Wednesday, 21 September 2016

Sun Gazza Racism Hypocrisy

Viewers who tuned in to The Andy Marr Show (tm) last Sunday may have observed the presence on the paper review of Sun columnist Jane Moore. She is a regular on the Marr sofa, an ostensibly benign presence. But the moment she told the audience that Momentum and Militant were the same thing - a swiftly and expertly delivered Murdoch smear - should have told anyone interested that she was nothing of the sort.
Jane Moore: white privilege speaks

This has been underscored by the Sun’s continuing obsession with former footballer Paul Gascoigne. Not content with leaving bottles of spirits outside his flat in an effort to induce him into going off the wagon - and off the rails - so that their waiting snappers can help generate more shock horror exclusives, the Murdoch doggies have got on Gazza’s case over an incident at Wolverhampton Civic Hall last year.

Gascoigne was giving his show An Evening With Gazza; he saw security man Errol Rowe, who is black, and commented “Can you smile please, because I can’t see you?” Laugh? But it was 2015, not 1975, and so no-one did. Worse for Gazza, he ended up being fined a total of £2,000 at Dudley Magistrates’ Court earlier this week for using “threatening or abusive words”, which is legal speak for racist and/or hate speech.

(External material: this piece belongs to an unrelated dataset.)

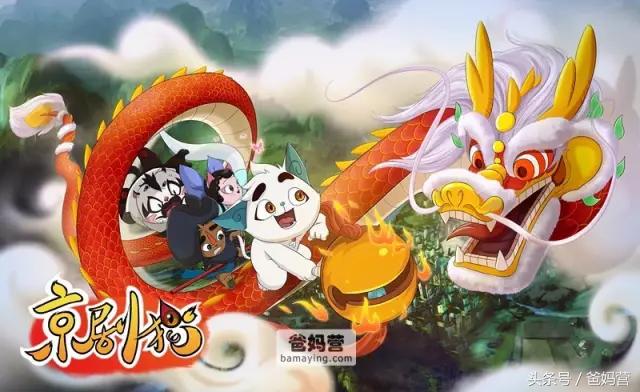 孩子必看的六部中国动画片,给孩子必看的六部国产动画片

Gascoigne did something crass and stupid. The reason he got done for it was clearly because he did it very openly in front of an audience. But suddenly, those who couldn’t have given a stuff about his struggle with the bottle were using the incident to promote Themselves Personally Now, not least crashing bore Brendan O’Neill, who claimed this meant the end of free speech as we know it, which it did not.

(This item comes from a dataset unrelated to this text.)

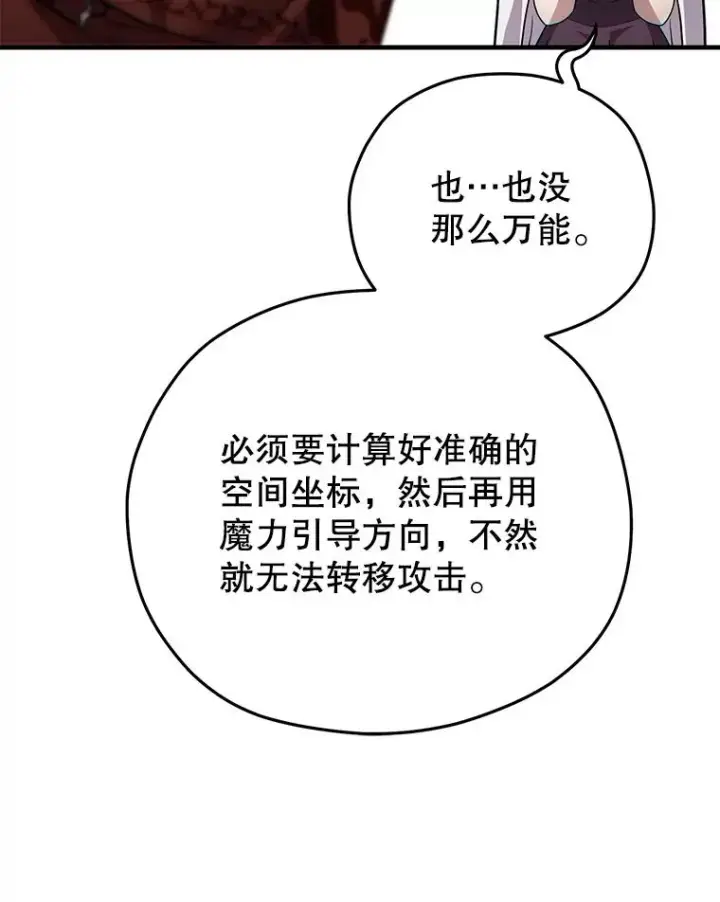 漫画《糟糕的重生》41.和梦琪思的交易第72张图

Racism? Nah, it’s just political correctness gone mad, innit? It certainly was for the Sun, which yesterday addressed the incident in an editorial, ranting “Security guard Errol Rowe was humiliated and we feel for him. But did such stupidity need prosecuting in the courts at public expense?” and then taking the biscuit with “The great strides made against casual racism in Britain have been down to education and an evolution in attitudes”.

An evolution which appears to have missed the Baby Shard bunker, by the looks of it. And then came the benign presence of Jane Moore to put the stiletto in in no style at all, telling “bouncer Errol Rowe’s victim impact statement seems disproportionate to the crime … He said: ‘I keep having flashbacks - thoughts about being abused in front of a massive crowd. That evening I went home and sat and cried. I have not been able to work since’”.

Ms Moore concluded that he ought to Get Over It: “May I suggest that, when he does finally feel ready to return to paid labour, the hurly burly nature of security work might best be avoided for such a palpably sensitive soul”. Where’s your sense of humour? It’s only a bit of casual racism! Newspaper run by white billionaire, with white CEO, white editor, and white pundit, tells black man that racism is No Big Deal.

The Sun was in the vanguard of ingrained racism in the 1980s. Some habits are proving hard for the paper to shake off. So let’s give them a helping hint. Don’t buy the Sun.

1 comment:

  1. Tells you all you need to know about Marr and the other gobshites at BBC "News" when they invite another gobshite like Moore on to "comment" on "news"papers.

    But is this comment "racism" against far right gobshites?